→ Task material:
┌────────

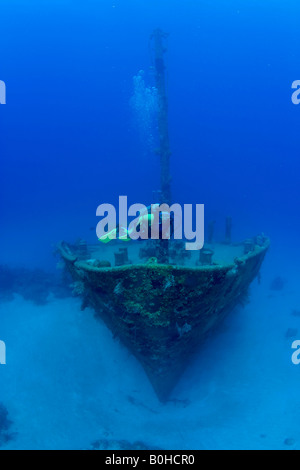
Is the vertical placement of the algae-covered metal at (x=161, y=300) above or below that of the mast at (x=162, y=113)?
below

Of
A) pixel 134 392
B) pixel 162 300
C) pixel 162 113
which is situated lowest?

└────────
┌────────

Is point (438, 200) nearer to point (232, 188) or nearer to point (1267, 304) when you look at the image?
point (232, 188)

└────────

→ To be done: Please show each line of the items above that contains the word "pixel". Case counts.

→ Task output:
A) pixel 134 392
B) pixel 162 300
C) pixel 162 113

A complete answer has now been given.